Spring Gardening-Ground Covers: Friend, Neighborly, or Enemy…

I have a terraced yard which didn’t look like this when we moved here in 2011. This photo was taken two books ago, so it’s a bit more ‘natural’ now. I’m out between rain showers to work on that aspect and wanted to share a couple of mistakes I wish I hadn’t made. Invasive ground covers should come with warning labels. All in favor, raise your trowel!

The pink flowering creeping time is well mannered. The lithodora with violet flowers will spread.

Lilly of the Valley is great for shade, but they are not shy, so plan accordingly. Fortunately, the pips are easy to pull out. They remind me of my sweet Aunt Shirley and kind Uncle Ike, so I’ll always grow them.

This is my fourth home and I’ve waved a thankful farewell to yards with invasive plants: lemon balm, veronica, and the dreaded snow on the mountain. The aggressive battle continues on some of the above invaders-which I bought and invited to take hold in great soil. I hope your gardening plans or planting, in pots or in plots, are taking shape.
---+---
* _EXERCISE REQUIREMENTS_
1. Retype the section of the gardening post that opens with the words containing "I have a terraced" and closes with "flowers will spread.".
2. Answer these questions from the gardening post:
(a) In what year did the writer move to the home with the terraced yard?
(b) What does the writer say the lithodora with violet flowers will do?
(c) Which two relatives does the plant described as great for shade remind the writer of?
3. Name every invasive plant that the gardening post says the writer left behind in yards at earlier homes.
The listing after this point is not required.

* _DATA BLOCK_
---+---
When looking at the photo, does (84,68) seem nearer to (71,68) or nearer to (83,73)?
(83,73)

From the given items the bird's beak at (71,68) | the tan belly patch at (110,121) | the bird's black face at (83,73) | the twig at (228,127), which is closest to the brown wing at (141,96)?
---+---
* _FULL ANSWERS_
1.
I have a terraced yard which didn’t look like this when we moved here in 2011. This photo was taken two books ago, so it’s a bit more ‘natural’ now. I’m out between rain showers to work on that aspect and wanted to share a couple of mistakes I wish I hadn’t made. Invasive ground covers should come with warning labels. All in favor, raise your trowel!

The pink flowering creeping time is well mannered. The lithodora with violet flowers will spread.

2.
(a) 2011
(b) It will spread.
(c) Aunt Shirley and Uncle Ike

3. Lemon balm, veronica, and snow on the mountain